Selama berada Tanah Suci, Saleh muda menimba ilmu kepada sejumlah ulama terkemuka kala itu. Antara lain Syeikh Muhammad Al-Maghribi, Syeikh Muhammad Sulaiman Hasballah, Syeikh Ahmad bin Zaini Dahlan, Syeikh Yusuf Al-Mishri, dan Syeikh Jamal Al-Hanafi. Dari nama para ulama yang menjadi gurunya selama di Tanah Suci tampak, ia adalah seorang ulama bercorak “ensiklopedis”. Dengan kata lain, ia tidak hanya mendalami satu disiplin ilmu saja. Hal itu terbukti dari pelbagai disiplin ilmu yang ia ajarkan selepas menetap di Semarang. Di samping menimba ilmu, ia kemudian juga mengajar di Kota Suci itu.  

Seusai merantau ke Makkah, Kiai Saleh Darat lantas kembali ke Tanah Air dan bermukim di Semarang. Di kota terakhir tersebut, ia mengelola dan mengajar di pesantren yang dikelola mertuanya, KH Murtadha. Dengan bergulirnya waktu, pesantren itu berkembang pesat. Banyak muridnya yang di kemudian hari menjadi ulama terkenal, antara lain Syeikh Mahfuzh Al-Tarmisi, pendiri Pondok Pesantren Tremas, Pacitan, KH Hasyim Asy‘ari, pendiri Nahdlatul Ulama, KH Ahmad Dahlan, pendiri Muhammadiyah,  KH Idris, pendiri Pondok Pesantren Jamsaren, Solo, KH Sya‘ban, seorang ulama ahli ilmu falak, Pengulu Tafsir Anom dari Keraton Solo, KH Dalhar, pendiri Pondok Pesantren Watucongol, Muntilan, dan KH Munawwir, pendiri Pondok Pesantren Krapyak, Yogyakarta. Selain itu, ulama ini juga merupakan guru ruhaniah Raden Ajeng Kartini yang mengikuti pengajian sang kiai di pendopo Kesultanan Demak.

Di samping mengajar, kiai yang berpulang di Semarang pada Jumat, 28 Ramadhan 1321 H/18 Desember 1903 H ini juga meninggalkan sejumlah karya tulis. Karya-karyanya, antara lain, adalah Majmû‘ah Al-Syarî‘ah Al-Kâfiyyah li Al-‘Awwâm, Kitâb Munjiyyât, Al-Hikam (terjemahan), Lathâ’if Al-Thahârah, Kitâb Manâsik Al-Haj wa Al-‘Umrah, Kitab Pasolatan, Sabîl Al-‘Âbid ‘alâ Jauharah Al-Tauhîd, Kitâb Minhâj Al-Atqiyâ’ fî Syarh Ma‘rifah Al-Adzkiyâ’, Al-Mursyid Al-Wâjiz li ‘Ilm Al-Qur’ân, Kitâb Syarh Al-Burdah, dan Kitâb (Tafsir) Faidh Al-Rahmân.

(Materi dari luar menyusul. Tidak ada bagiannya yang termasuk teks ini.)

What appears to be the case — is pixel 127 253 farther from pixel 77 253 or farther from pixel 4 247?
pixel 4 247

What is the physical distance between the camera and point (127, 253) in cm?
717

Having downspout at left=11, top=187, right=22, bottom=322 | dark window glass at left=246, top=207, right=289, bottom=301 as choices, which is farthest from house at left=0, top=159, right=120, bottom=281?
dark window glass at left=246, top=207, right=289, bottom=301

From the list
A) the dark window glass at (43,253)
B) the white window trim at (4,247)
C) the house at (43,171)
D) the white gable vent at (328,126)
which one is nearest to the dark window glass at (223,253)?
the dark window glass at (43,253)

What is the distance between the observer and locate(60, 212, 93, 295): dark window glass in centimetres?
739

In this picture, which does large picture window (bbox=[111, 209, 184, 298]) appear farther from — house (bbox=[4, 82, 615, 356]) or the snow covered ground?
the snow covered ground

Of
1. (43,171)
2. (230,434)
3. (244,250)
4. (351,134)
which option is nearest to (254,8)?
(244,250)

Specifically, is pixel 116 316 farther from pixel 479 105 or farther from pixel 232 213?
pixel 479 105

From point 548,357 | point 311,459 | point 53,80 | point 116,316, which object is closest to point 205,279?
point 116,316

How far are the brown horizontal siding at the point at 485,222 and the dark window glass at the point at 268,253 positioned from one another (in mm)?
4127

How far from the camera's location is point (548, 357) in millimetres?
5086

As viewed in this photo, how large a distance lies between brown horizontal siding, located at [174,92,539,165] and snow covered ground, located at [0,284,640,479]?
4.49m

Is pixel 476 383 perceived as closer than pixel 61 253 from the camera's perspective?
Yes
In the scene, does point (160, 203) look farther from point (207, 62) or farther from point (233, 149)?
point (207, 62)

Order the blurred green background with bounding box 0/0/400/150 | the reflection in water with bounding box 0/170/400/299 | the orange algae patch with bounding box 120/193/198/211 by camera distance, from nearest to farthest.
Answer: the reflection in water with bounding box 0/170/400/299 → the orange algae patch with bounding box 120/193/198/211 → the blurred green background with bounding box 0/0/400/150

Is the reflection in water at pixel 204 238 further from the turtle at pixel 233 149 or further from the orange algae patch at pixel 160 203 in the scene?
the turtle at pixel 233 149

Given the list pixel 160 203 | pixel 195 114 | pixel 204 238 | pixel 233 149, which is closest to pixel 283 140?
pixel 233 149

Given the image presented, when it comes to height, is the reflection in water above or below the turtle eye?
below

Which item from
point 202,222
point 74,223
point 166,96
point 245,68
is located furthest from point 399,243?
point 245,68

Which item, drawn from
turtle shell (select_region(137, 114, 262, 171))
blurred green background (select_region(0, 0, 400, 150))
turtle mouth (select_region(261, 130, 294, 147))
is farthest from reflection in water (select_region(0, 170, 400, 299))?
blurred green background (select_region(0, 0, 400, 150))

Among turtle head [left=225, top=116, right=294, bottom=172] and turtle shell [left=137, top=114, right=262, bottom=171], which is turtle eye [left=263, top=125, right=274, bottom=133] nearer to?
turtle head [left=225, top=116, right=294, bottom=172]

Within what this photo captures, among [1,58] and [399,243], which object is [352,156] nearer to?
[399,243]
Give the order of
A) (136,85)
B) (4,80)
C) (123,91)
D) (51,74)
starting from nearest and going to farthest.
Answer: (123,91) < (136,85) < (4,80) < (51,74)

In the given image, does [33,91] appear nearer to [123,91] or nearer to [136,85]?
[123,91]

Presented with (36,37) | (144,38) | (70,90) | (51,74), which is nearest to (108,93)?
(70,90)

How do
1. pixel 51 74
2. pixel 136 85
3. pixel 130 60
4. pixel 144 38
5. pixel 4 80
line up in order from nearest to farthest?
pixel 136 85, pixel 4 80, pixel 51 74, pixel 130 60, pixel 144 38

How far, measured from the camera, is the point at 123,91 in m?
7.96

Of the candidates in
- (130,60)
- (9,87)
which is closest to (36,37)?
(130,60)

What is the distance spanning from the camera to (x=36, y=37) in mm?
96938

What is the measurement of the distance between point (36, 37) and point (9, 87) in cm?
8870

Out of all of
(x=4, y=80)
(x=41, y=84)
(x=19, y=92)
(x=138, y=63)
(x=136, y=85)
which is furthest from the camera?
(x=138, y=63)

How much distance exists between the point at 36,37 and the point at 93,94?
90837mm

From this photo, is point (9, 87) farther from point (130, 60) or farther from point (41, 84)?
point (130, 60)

Perjalanan hidup sang ulama memberikan satu pelajaran yang indah: “merantau untuk menimba ilmu dan menekuni dunia tulis menulis”, ternyata juga menjadi bagian dari kehidupan ulama kondang yang senantiasa merendah ini. Selain itu, dari perguruan yang sama dapat lahir para tokoh yang berpandangan tidak sama, tetapi mereka tetap bersahabat dan bersaudara. Teladan yang indah!